■ **Items from a dataset**:

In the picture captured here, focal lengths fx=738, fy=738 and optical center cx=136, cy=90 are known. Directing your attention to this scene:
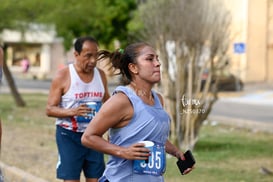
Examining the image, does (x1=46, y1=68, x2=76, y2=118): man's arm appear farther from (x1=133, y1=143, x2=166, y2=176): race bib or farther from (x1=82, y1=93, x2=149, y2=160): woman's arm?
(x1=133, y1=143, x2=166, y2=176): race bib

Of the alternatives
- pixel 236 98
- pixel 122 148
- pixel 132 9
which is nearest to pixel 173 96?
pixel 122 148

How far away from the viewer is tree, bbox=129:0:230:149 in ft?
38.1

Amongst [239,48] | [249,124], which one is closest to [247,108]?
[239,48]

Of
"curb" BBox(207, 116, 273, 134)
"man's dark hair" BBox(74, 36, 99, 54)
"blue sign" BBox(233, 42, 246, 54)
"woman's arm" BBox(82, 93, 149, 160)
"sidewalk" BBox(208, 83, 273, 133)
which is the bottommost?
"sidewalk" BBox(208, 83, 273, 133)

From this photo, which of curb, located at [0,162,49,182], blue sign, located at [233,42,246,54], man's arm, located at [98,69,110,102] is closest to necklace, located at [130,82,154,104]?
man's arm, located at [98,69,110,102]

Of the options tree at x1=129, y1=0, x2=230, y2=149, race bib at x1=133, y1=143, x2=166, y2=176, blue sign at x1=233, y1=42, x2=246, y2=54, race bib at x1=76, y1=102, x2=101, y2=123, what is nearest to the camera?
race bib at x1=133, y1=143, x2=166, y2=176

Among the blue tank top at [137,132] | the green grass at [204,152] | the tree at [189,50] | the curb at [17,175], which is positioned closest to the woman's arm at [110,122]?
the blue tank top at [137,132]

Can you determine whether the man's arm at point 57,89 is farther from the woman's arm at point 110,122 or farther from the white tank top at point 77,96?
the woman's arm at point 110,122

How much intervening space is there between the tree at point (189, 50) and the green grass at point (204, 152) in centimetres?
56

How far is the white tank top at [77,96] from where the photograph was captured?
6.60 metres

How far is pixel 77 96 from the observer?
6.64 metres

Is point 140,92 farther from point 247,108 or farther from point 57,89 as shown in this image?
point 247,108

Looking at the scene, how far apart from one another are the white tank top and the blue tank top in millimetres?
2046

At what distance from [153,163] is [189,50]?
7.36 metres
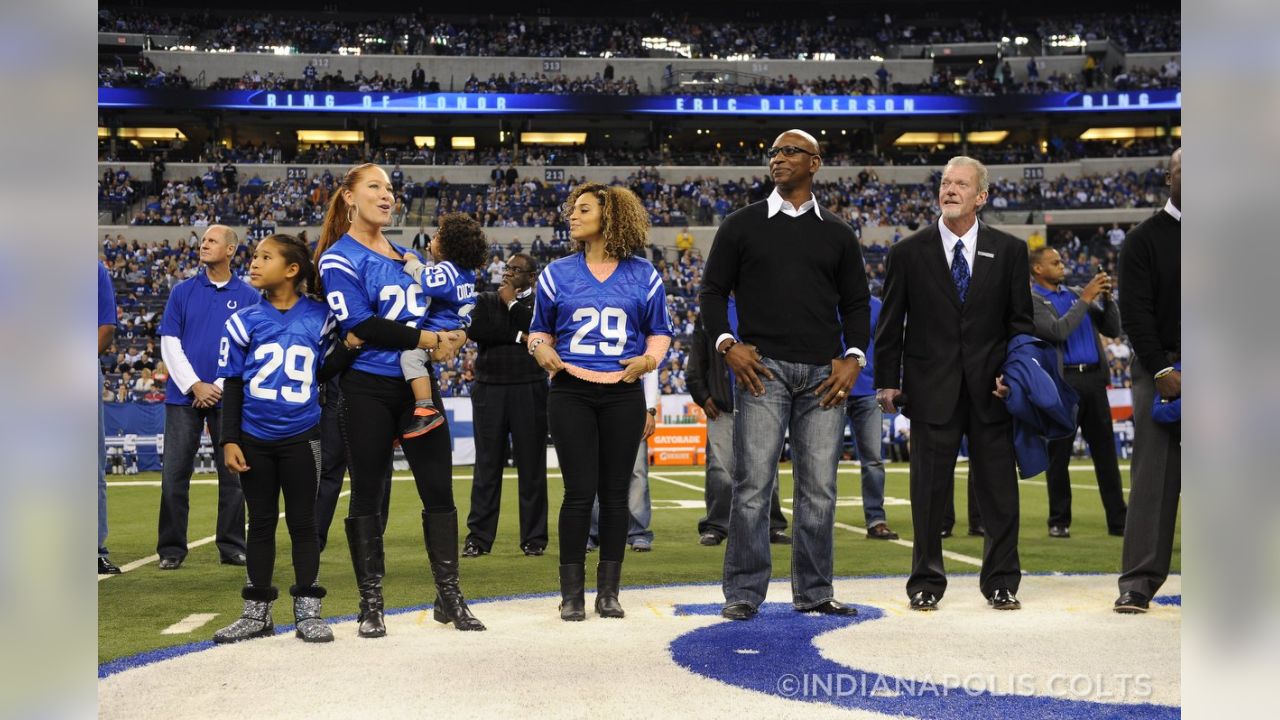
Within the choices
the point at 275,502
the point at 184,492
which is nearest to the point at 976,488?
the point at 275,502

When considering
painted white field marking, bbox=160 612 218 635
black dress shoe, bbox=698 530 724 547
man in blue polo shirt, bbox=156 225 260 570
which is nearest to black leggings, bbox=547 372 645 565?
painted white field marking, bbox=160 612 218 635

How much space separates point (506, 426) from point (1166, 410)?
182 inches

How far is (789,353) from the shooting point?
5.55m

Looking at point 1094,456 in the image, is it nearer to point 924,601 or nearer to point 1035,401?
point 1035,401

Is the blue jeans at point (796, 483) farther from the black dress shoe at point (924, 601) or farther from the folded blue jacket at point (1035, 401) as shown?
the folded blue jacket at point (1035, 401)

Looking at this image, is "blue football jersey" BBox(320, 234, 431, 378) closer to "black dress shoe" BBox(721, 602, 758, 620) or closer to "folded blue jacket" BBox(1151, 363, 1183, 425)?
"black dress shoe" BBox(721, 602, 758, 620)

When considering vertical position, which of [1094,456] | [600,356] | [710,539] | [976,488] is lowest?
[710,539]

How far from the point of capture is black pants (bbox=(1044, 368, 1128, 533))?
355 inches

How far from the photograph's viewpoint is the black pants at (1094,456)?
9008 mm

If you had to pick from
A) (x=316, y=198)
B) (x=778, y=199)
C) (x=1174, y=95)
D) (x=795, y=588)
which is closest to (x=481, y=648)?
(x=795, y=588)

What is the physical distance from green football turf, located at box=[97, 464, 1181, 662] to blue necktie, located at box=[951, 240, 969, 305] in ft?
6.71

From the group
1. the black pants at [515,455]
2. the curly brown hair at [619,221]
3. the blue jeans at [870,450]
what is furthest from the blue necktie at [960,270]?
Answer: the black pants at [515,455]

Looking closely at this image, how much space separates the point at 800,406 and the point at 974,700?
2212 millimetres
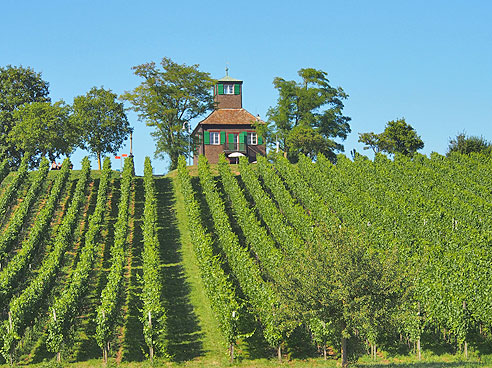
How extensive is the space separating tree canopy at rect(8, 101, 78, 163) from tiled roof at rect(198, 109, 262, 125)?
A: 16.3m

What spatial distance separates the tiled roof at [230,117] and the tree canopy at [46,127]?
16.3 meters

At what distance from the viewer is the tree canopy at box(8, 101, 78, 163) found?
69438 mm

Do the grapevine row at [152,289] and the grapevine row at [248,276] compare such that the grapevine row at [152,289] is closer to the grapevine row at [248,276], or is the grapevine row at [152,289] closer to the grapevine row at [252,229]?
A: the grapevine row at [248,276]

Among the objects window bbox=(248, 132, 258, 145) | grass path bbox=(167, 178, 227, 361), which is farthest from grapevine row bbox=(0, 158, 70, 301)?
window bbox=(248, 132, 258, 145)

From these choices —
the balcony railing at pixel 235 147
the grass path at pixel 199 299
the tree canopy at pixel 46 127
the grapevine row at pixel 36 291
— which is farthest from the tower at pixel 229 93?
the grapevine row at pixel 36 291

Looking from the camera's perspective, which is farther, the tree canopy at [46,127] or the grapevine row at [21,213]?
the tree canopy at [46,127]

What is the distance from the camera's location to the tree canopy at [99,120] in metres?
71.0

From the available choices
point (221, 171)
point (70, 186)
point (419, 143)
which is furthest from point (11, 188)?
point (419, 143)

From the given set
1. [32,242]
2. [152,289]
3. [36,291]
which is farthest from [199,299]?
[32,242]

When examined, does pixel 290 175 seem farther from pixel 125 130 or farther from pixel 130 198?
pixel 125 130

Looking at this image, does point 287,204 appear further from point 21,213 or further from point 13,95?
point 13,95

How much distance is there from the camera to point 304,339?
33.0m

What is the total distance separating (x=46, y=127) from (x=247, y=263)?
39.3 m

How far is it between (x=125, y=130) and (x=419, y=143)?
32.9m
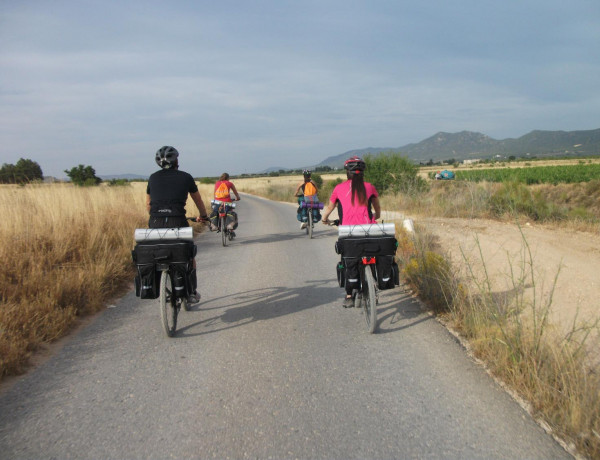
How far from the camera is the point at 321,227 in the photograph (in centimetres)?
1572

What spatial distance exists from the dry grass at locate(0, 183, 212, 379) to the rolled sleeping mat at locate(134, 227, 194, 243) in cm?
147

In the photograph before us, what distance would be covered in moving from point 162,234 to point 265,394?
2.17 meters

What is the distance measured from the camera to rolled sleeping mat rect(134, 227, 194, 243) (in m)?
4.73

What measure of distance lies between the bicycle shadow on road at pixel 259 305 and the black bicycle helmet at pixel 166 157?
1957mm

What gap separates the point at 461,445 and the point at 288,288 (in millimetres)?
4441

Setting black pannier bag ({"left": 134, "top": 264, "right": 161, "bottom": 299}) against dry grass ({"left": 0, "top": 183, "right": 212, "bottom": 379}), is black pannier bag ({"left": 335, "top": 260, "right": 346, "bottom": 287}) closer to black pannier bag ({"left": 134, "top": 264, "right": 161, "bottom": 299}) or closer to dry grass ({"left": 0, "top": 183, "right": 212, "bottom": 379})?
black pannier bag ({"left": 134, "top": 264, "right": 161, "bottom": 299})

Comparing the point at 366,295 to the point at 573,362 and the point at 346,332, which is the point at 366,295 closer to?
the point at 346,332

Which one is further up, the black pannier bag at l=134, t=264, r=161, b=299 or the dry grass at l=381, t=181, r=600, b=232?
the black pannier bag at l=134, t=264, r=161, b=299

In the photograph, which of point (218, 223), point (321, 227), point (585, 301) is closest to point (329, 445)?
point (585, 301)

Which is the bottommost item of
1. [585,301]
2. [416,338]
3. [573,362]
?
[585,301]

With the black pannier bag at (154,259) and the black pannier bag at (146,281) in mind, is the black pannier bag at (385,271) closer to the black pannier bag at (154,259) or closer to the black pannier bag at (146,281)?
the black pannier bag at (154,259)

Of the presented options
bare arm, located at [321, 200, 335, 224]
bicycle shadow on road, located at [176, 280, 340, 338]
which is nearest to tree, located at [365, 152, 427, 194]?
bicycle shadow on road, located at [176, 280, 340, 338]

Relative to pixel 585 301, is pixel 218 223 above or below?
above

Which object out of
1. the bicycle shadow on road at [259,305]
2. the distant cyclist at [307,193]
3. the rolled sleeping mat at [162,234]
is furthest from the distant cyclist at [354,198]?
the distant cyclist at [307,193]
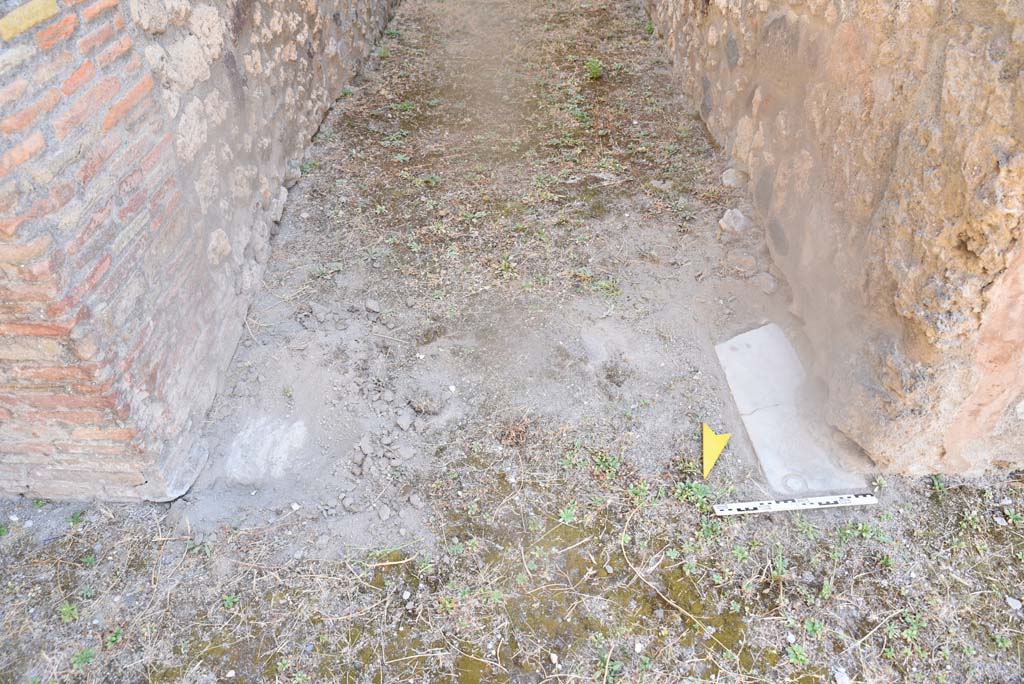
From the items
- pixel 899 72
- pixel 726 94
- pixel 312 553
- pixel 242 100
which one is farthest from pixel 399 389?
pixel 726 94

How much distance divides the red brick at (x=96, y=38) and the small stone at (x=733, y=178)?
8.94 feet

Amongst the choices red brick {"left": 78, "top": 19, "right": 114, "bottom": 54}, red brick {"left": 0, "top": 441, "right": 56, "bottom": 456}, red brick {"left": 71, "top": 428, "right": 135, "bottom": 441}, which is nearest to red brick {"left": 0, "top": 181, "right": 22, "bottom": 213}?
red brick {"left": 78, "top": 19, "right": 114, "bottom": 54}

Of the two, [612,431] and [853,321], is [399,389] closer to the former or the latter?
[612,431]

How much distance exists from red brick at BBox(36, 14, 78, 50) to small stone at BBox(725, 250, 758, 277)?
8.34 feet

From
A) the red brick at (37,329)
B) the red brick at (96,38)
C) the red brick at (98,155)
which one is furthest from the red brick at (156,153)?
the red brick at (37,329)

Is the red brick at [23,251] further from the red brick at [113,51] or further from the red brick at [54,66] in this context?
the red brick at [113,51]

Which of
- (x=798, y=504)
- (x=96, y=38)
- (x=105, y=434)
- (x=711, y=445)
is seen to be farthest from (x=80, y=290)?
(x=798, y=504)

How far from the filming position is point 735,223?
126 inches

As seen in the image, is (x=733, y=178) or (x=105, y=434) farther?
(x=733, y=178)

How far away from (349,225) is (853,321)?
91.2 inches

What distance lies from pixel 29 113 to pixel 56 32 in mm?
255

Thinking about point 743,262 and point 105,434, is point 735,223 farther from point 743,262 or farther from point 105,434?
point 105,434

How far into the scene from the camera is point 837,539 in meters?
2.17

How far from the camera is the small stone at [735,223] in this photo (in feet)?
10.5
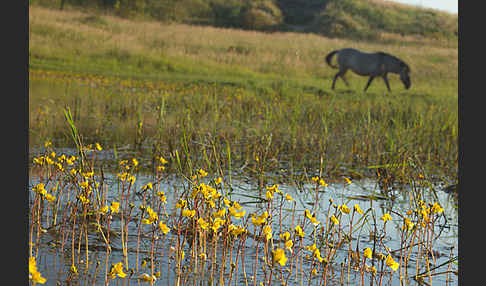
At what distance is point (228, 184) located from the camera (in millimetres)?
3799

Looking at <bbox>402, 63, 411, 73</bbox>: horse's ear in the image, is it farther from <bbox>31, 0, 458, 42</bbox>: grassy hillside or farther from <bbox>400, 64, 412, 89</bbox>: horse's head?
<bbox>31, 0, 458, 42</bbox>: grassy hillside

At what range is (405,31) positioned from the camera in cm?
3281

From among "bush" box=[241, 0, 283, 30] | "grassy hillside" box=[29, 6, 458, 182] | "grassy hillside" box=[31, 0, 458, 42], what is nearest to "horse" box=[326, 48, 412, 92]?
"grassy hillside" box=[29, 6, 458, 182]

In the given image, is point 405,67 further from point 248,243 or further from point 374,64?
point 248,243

■ **EXERCISE GOAL**:
Only the lines from the one containing "How far from the filming" through the end of the listing are to be quoted, exactly and with both ends included; pictures are left out.

■ **CORRECT OUTPUT**:
How far from the filming position is point 735,223?
126 inches

As seen in the image, is (x=733, y=178) or (x=105, y=434) farther?
(x=733, y=178)

How far away from (349,225) is (853,321)?
91.2 inches

What distance lies from pixel 29 113 to pixel 56 32 in mm?
255

Thinking about point 743,262 and point 105,434, is point 735,223 farther from point 743,262 or farther from point 105,434?
point 105,434

How far into the scene from the camera is point 837,539 in meters?
2.17

How far from the camera is the small stone at [735,223] in this photo (in feet)?
10.5
At what distance is point (228, 184) located from the camera (in millimetres)?
3799

Looking at <bbox>402, 63, 411, 73</bbox>: horse's ear in the image, is it farther from <bbox>31, 0, 458, 42</bbox>: grassy hillside or farther from <bbox>400, 64, 412, 89</bbox>: horse's head?
<bbox>31, 0, 458, 42</bbox>: grassy hillside

At what range is (405,31) positioned from the camera in cm?
3281

From among "bush" box=[241, 0, 283, 30] | "grassy hillside" box=[29, 6, 458, 182] | "grassy hillside" box=[31, 0, 458, 42], what is nearest to "horse" box=[326, 48, 412, 92]?
"grassy hillside" box=[29, 6, 458, 182]

In the given image, is point 405,67 further from point 248,243 or further from point 374,64?
point 248,243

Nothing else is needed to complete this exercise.